Il risultato di questa furia ideologica della riforma è l'università che abbiamo sotto gli occhi: una macchina industriale progettata per fabbricare una gamma diversificata di figure standardizzate e precarie, un sistema di controllo capillare esercitato attraverso una rigida gabbia di frequenze, esami, obblighi, che cancellano ogni elemento personale e relazionale nella formazione culturale dei singoli. Una proliferazione inconsulta di insegnamenti, corsi, moduli, competenze, specializzazioni, master, mirati presumibilmente (almeno questa sarebbe una spiegazione razionale) a "sistemare" accademicamente il precariato e il parentado sulla pelle degli studenti e della loro vita quotidiana, a scapito di ogni serietà scientifica e utilità sociale.

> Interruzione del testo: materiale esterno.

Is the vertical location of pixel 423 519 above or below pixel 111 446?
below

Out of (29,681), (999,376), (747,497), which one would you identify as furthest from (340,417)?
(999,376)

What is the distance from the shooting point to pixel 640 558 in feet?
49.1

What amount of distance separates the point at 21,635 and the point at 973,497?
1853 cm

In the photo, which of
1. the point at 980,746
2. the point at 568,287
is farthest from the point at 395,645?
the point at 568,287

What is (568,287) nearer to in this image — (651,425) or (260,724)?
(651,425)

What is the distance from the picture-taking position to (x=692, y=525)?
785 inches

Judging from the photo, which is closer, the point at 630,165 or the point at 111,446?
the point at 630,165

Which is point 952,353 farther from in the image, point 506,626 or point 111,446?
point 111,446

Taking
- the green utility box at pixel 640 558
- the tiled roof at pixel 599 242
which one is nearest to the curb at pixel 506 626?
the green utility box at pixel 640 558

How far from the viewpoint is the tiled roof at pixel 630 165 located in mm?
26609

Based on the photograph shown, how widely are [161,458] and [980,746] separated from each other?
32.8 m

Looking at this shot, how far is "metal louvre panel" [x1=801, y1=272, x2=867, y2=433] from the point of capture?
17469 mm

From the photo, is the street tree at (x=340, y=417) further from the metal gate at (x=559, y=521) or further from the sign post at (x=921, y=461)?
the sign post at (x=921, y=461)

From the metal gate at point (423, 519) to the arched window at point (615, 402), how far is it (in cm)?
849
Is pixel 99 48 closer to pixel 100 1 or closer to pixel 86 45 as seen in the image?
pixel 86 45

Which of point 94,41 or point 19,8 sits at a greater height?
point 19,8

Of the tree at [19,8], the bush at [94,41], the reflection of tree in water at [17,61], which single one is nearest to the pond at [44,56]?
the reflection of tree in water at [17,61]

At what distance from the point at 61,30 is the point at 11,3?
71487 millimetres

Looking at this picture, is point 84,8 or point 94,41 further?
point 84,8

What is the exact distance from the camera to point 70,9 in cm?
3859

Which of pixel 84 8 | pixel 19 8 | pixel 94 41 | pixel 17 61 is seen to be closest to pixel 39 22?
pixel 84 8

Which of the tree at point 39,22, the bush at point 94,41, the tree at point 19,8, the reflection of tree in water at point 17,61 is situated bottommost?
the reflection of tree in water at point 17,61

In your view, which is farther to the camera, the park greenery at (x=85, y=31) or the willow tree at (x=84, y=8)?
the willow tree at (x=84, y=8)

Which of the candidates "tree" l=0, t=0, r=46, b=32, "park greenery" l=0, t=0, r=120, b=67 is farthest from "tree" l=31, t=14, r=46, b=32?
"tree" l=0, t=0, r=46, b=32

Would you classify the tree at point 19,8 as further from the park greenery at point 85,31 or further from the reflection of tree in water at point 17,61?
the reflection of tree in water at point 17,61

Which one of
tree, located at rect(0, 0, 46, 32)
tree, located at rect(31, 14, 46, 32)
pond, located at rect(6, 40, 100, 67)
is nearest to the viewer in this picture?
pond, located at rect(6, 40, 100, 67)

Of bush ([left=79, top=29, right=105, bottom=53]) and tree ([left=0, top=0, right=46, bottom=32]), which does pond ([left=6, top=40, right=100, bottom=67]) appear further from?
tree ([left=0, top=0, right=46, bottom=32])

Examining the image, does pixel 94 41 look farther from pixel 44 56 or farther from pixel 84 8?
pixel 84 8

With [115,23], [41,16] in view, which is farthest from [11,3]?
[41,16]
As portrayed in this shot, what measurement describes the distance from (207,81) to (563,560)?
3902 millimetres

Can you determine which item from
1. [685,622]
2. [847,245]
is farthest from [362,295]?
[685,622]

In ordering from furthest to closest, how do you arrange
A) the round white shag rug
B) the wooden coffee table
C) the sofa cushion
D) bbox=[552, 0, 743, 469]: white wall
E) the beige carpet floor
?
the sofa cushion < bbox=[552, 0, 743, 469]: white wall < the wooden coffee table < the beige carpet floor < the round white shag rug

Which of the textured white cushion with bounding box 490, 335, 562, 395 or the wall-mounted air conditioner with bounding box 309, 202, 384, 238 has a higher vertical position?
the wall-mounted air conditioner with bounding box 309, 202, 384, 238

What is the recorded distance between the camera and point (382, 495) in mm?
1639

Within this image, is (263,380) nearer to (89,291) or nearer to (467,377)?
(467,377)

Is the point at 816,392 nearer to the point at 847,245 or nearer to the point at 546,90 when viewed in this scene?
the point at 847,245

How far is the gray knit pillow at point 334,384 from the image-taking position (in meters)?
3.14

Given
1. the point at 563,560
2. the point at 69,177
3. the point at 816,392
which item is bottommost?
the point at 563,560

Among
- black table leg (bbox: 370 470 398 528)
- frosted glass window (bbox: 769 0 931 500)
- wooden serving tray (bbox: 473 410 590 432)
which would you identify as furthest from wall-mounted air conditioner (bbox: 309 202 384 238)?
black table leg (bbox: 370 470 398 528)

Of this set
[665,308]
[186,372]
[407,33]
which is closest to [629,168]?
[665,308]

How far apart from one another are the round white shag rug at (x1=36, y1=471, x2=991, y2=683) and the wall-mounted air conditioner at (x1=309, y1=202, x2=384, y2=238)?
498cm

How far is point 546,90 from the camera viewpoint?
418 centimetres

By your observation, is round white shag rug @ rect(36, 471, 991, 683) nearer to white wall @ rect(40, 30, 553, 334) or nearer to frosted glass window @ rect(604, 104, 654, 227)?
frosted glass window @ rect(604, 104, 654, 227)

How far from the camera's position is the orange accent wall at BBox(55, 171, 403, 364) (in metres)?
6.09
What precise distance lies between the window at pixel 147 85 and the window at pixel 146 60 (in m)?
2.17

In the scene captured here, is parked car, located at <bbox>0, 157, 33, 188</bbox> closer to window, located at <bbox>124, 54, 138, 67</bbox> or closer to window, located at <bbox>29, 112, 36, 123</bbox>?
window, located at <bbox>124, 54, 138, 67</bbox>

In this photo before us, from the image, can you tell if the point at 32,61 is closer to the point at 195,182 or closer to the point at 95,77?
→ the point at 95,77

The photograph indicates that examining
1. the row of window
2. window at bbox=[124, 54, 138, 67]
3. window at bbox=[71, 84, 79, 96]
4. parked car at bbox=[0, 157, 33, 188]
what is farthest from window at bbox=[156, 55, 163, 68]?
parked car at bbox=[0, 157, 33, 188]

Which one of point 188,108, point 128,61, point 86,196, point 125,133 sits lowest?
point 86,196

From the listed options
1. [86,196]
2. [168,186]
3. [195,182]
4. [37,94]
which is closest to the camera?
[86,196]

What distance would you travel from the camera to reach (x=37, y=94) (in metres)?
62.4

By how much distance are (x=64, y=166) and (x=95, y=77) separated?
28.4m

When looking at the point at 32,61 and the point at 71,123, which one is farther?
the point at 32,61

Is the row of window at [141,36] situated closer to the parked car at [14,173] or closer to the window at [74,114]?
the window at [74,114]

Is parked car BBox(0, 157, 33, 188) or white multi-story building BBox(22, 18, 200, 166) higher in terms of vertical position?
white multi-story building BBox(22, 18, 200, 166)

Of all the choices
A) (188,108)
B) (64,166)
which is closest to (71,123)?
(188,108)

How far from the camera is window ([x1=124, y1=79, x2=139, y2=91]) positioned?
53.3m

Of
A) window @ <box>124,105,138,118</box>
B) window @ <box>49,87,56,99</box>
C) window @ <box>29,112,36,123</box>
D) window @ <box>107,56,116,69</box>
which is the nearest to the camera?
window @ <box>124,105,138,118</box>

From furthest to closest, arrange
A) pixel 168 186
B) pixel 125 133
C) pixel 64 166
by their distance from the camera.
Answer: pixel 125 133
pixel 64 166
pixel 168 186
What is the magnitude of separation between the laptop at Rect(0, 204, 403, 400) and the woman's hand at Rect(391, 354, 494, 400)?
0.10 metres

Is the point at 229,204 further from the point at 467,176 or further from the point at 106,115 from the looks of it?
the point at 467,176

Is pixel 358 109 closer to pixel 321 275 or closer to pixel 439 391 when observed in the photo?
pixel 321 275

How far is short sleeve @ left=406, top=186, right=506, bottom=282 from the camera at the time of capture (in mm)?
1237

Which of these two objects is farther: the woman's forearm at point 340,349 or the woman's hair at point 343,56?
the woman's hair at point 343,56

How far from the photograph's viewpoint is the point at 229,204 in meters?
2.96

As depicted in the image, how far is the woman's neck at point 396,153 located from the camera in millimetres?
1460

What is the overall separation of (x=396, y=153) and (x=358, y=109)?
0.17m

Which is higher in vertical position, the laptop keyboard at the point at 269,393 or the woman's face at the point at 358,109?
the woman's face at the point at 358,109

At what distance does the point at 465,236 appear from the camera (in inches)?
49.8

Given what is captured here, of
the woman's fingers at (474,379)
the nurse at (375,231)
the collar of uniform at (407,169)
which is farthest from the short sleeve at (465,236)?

Scomparsi i libri, il tempo della riflessione e della discussione, non resta che una corsa affannosa attraverso scadenze didattiche d'ogni genere, segnate da una farraginosa contabilità di crediti, debiti e certificazioni, un tempo riempito a viva forza dal simulacro dell'efficienza. Che l'80 per cento degli studenti si dichiari soddisfatto di questa situazione, secondo una indagine citata da Enrico Pugliese, è davvero sorprendente, almeno quanto i sondaggi effettuati da Emilio Fede sulla popolarità del cavaliere. Come sorprendente è la circostanza che la grande stampa democratica tenga molto in sordina, quando non taccia del tutto, il movimento degli studenti. In fondo erano quindici anni che importanti università italiane non venivano occupate, in fondo in parlamento sta per essere approvato il ddl Moratti, una delle leggi più avversate dell'intera storia della Repubblica. Il fatto è che buona parte dell'establishment della sinistra ha preso parte, chi più chi meno, a questo scempio o ne ha tratto qualche vantaggio, scavandosi nicchie e tornaconti dentro una idea aziendalistica e competitiva dell'autonomia universitaria. E l'assenza totale di qualsiasi elemento di autocritica non lascia certo ben sperare riguardo alla futura politica universitaria dell'Unione.

A rompere le uova nel paniere, e cioè una trattativa per la ripartizione delle risorse, tutta interna a questa idea di università, si è manifestata in questi giorni una dilagante soggettività degli studenti, che ha potuto giudicare per esperienza diretta la miseria di questo modello e riproporre la propria libertà come forza produttiva. Non si sente più invocare, come qualche anno fa, il salvifico interventismo dello Stato padrone, ma comincia a farsi strada una diversa idea, partecipata e dinamica, della sfera pubblica. Che non riguarda solo ilo mondo della formazione e dell'università, ma la generale moltiplicazione di regole, obblighi, obbedienze dettate dall'alto che accompagnano, facendo giustizia di un antico feticcio ideologico, la libertà senza freni delle imprese e dei capitali.